For months I have hoped and hoped to make this happen. While I AM a techie, I know nothing about fund raising and web development. I apologize for the fact that i was not prepared. This has been a wonderful surprise. Tomorrow, I will post a link to a http://www.rally.org site so that those who want to help will be able to. Again, thank you so much for your support.
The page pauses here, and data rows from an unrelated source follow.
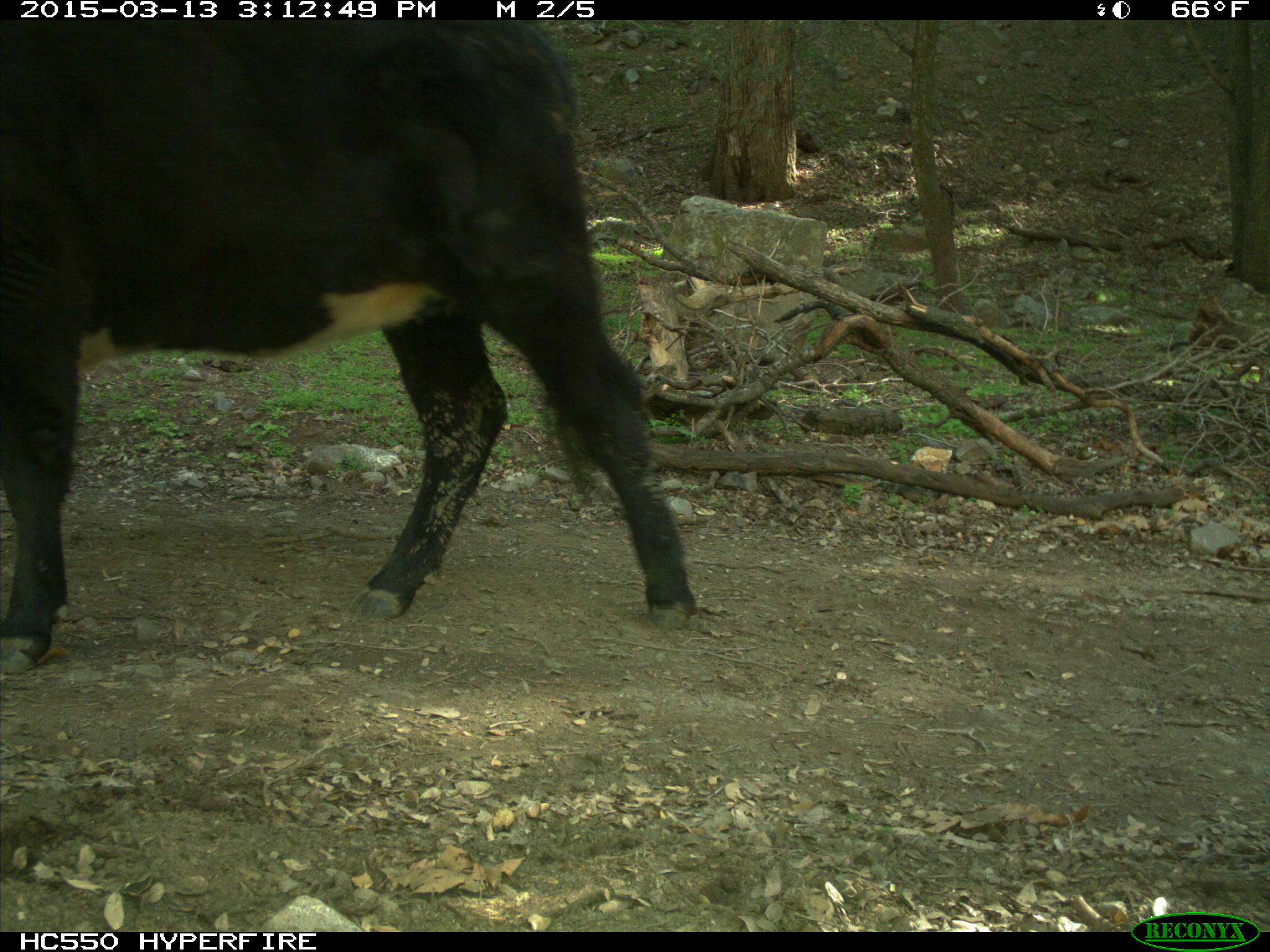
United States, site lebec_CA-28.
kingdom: Animalia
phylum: Chordata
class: Mammalia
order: Artiodactyla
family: Bovidae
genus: Bos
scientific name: Bos taurus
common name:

In the larger scheme of things, this is small potatoes, but in my world it is huge. I have a fundraising site on Rally.Org, but I need quickly to find out my status in terms of taxation. I am meeting with someone from my church to see if I can move myself under the umbrella of my church so that I will not be taxed. I am a dreamer!! That makes me a little like Henry Ford, who, when he built his first car, had to knock the wall out of the building to get it out. I am in the act of knocking my wall out. The world needs dreamers, people who live out of the box, in order to bring about change. That is me, 65 year old with a new Apple tattoo, my only one ever, last week, and who signs his e-mails Bruce the Bald. I want to do this right because it needs to happen. Those of you who have loved ones struggling know all to well how little there is. I will be back directly, and I WILL make this happen. Our friends silently demand it.
First of all, I want to thank Pete for allowing me to share and all of you who were kind enough to read and comment. Know that in the short time that this unlikely exposure began, a month ago, I was a lonely father with a dream. In that short period of time, with Pete’s help, I now have 6 iPads or iPad Mini’s and am awaiting a call from the volunteer director at The Mental Health Institute at Fort Logan, already having assurance from the hospital administrator. I expect this to start by mid-June. What I hope for most of all is some public exposure, someone like Pete who can share with the public the kinds of lives these courageous people have in a way that might initiate change for the better, however modest it may begin. I will be back later with an update. God Bless!!!